### What the task asks
Each of the entries below is to be written out exactly, and the images skipped.

### Short web captions

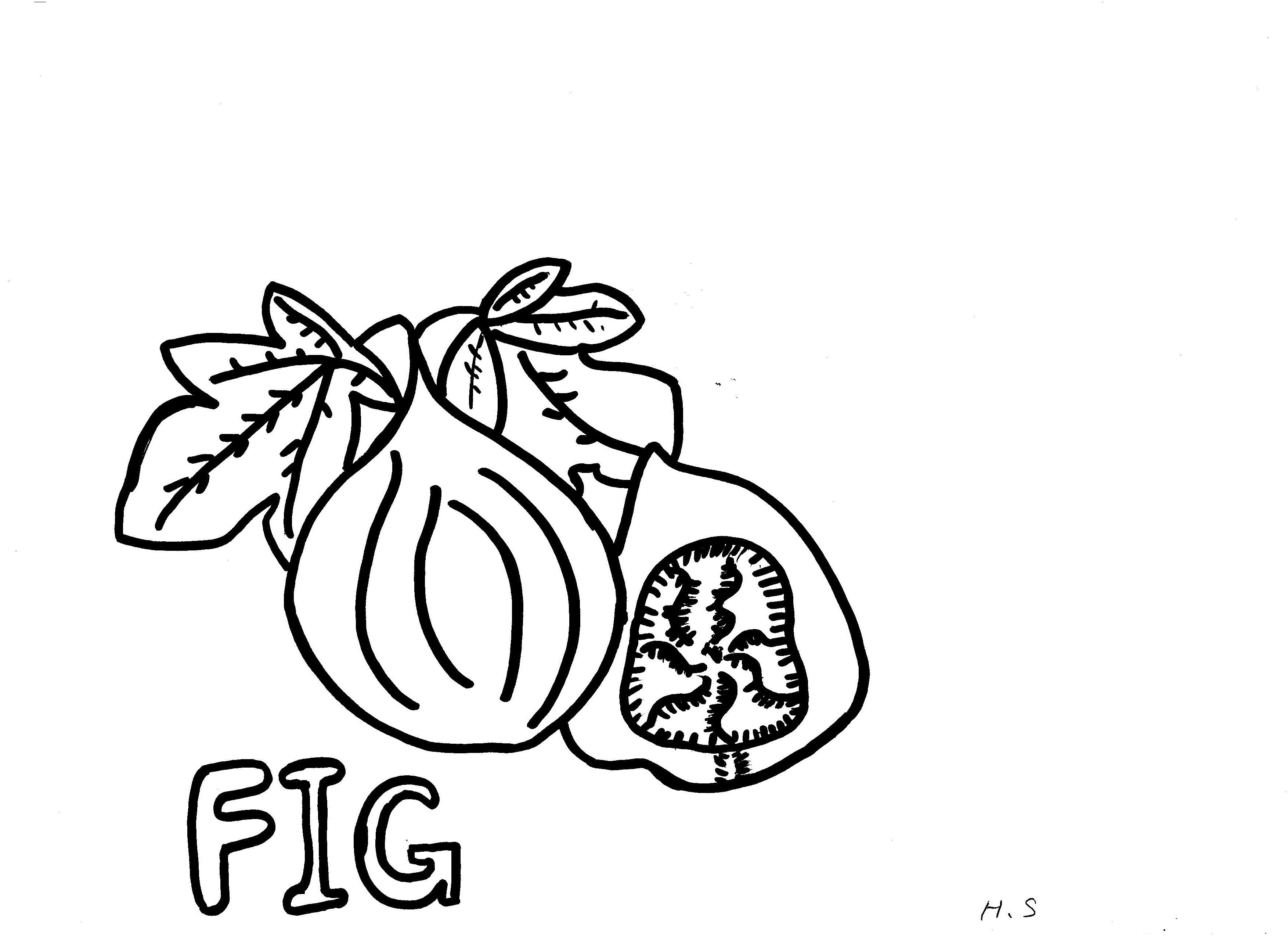 Coloring Page Fig Tree. awesome Fig Coloring Pages For Kids  book club crafts Pinterest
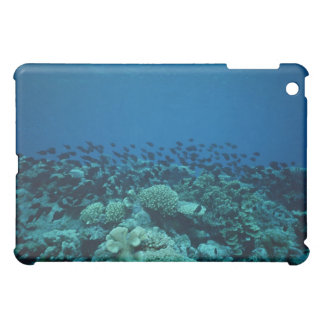 School of Fish 10 iPad Mini Cases
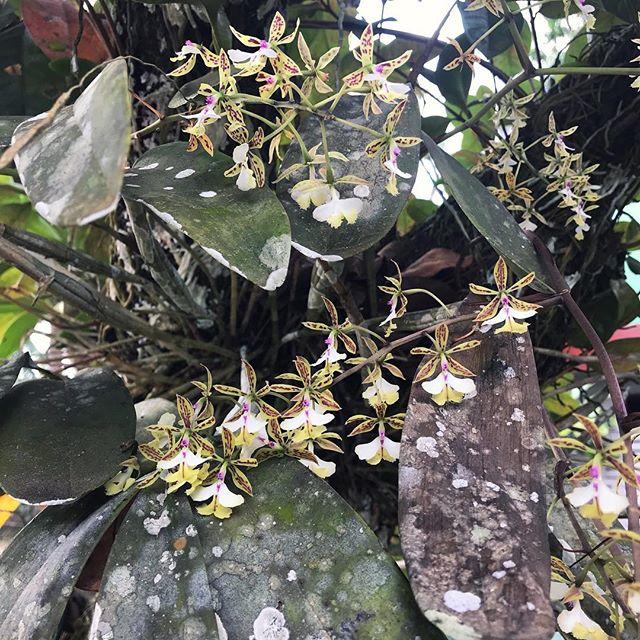 Blooooooomin' Orchid at Monkey Bay. Epidendrum Stamfordianum 😘 . . . #epidendrumstamfordianum #orchids #belize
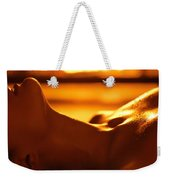 Sensual Photo Of Naked Woman In Front Of Fireplace Weekender Tote Bag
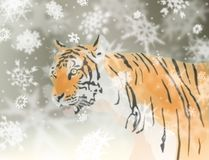 Snow tiger Royalty Free Stock Photo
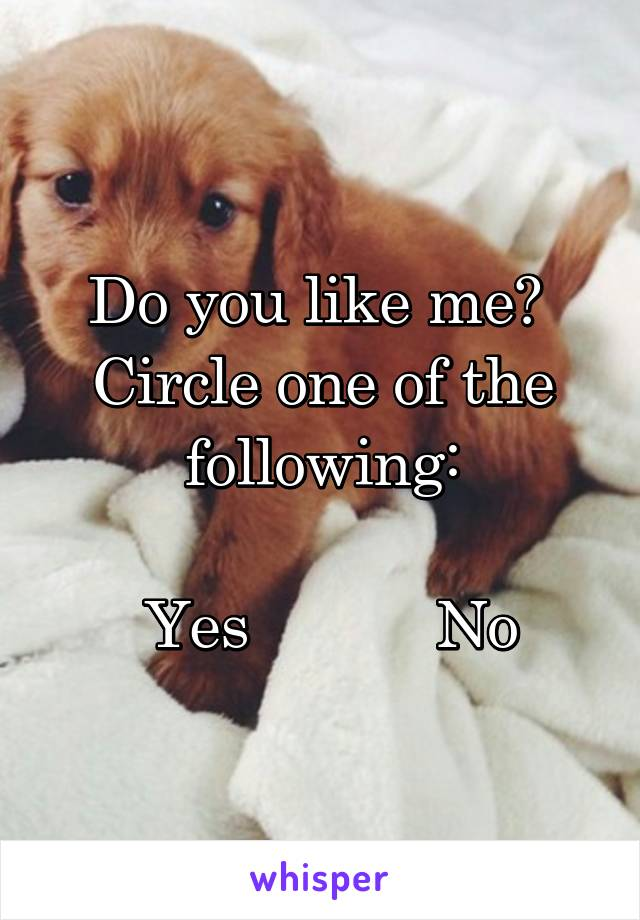 Do you like me?  Circle one of the following:   Yes           No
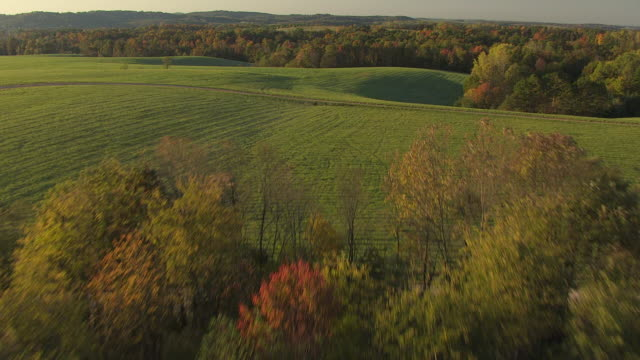 WS AERIAL View over Dense forest landscape / Ohio, United States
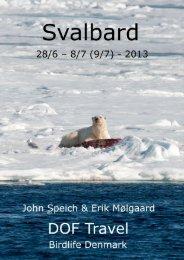 Svalbard rapport 2013.pdf - DOF Travel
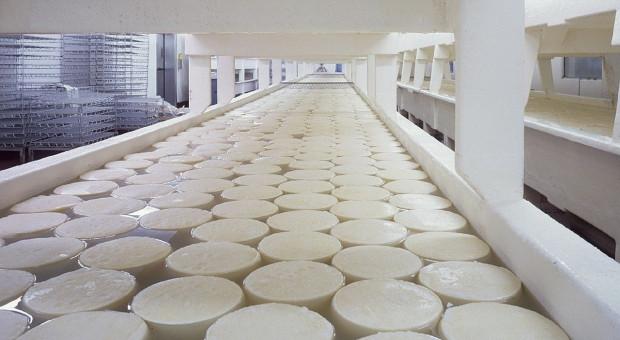 Koronawirus: Stabilne ceny przetworów mlecznych w UE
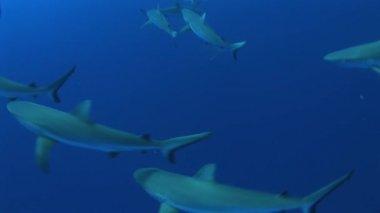 Grey reefsharks  around bait — Stock Video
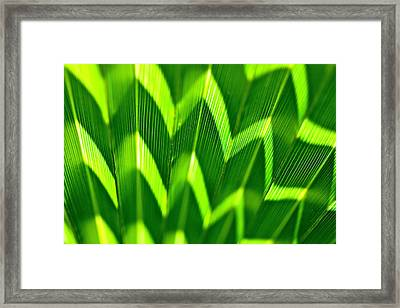 Palm Abstract Framed Print by Michael Cinnamond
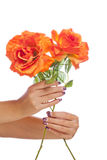 Hands holding flowers Stock Photography
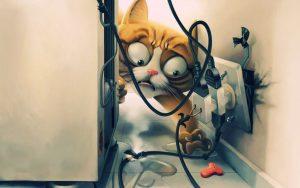 gato-choque-eletrico-eletricidade-perigo-cuidados-socorro-petrede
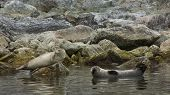 picture of northern hemisphere  - The harbor seal - JPG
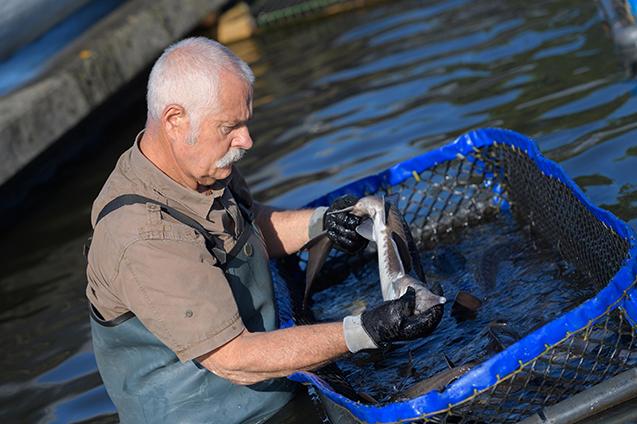 Criação de peixes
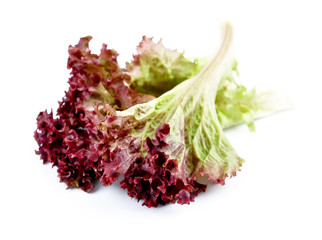 sweet red lettuce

### Answer space
 Coloring Page Fig Tree. awesome Fig Coloring Pages For Kids  book club crafts Pinterest
 School of Fish 10 iPad Mini Cases
 Blooooooomin' Orchid at Monkey Bay. Epidendrum Stamfordianum 😘 . . . #epidendrumstamfordianum #orchids #belize
 Sensual Photo Of Naked Woman In Front Of Fireplace Weekender Tote Bag
 Snow tiger Royalty Free Stock Photo
 Do you like me?  Circle one of the following:   Yes           No
 WS AERIAL View over Dense forest landscape / Ohio, United States
 Svalbard rapport 2013.pdf - DOF Travel
 Koronawirus: Stabilne ceny przetworów mlecznych w UE
 Grey reefsharks  around bait — Stock Video
 Palm Abstract Framed Print by Michael Cinnamond
 Hands holding flowers Stock Photography
 gato-choque-eletrico-eletricidade-perigo-cuidados-socorro-petrede
 picture of northern hemisphere  - The harbor seal - JPG
 Criação de peixes
 sweet red lettuce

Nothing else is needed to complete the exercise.